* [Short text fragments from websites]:
___

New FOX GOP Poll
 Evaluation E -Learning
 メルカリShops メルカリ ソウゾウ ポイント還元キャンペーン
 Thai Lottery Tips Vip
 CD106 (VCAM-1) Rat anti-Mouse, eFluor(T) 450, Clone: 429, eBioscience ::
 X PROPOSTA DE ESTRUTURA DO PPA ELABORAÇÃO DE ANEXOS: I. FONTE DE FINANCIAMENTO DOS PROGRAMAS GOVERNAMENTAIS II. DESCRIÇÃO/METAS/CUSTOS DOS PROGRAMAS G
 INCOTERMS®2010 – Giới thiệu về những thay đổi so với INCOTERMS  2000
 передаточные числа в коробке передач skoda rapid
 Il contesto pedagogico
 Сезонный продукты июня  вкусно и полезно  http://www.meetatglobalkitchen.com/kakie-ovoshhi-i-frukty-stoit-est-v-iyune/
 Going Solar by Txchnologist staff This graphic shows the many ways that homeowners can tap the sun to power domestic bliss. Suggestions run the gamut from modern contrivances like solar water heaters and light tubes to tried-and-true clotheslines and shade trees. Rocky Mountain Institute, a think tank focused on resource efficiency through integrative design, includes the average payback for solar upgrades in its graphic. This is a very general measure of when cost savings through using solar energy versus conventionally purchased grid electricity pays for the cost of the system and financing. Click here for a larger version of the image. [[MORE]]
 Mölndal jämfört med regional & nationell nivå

___

* [TRY IT]:
Output exactly the lines of the data that run from the one containing "X PROPOSTA DE" to the very last line, and no others.

* [SOLUTION BELOW]:
 X PROPOSTA DE ESTRUTURA DO PPA ELABORAÇÃO DE ANEXOS: I. FONTE DE FINANCIAMENTO DOS PROGRAMAS GOVERNAMENTAIS II. DESCRIÇÃO/METAS/CUSTOS DOS PROGRAMAS G
 INCOTERMS®2010 – Giới thiệu về những thay đổi so với INCOTERMS  2000
 передаточные числа в коробке передач skoda rapid
 Il contesto pedagogico
 Сезонный продукты июня  вкусно и полезно  http://www.meetatglobalkitchen.com/kakie-ovoshhi-i-frukty-stoit-est-v-iyune/
 Going Solar by Txchnologist staff This graphic shows the many ways that homeowners can tap the sun to power domestic bliss. Suggestions run the gamut from modern contrivances like solar water heaters and light tubes to tried-and-true clotheslines and shade trees. Rocky Mountain Institute, a think tank focused on resource efficiency through integrative design, includes the average payback for solar upgrades in its graphic. This is a very general measure of when cost savings through using solar energy versus conventionally purchased grid electricity pays for the cost of the system and financing. Click here for a larger version of the image. [[MORE]]
 Mölndal jämfört med regional & nationell nivå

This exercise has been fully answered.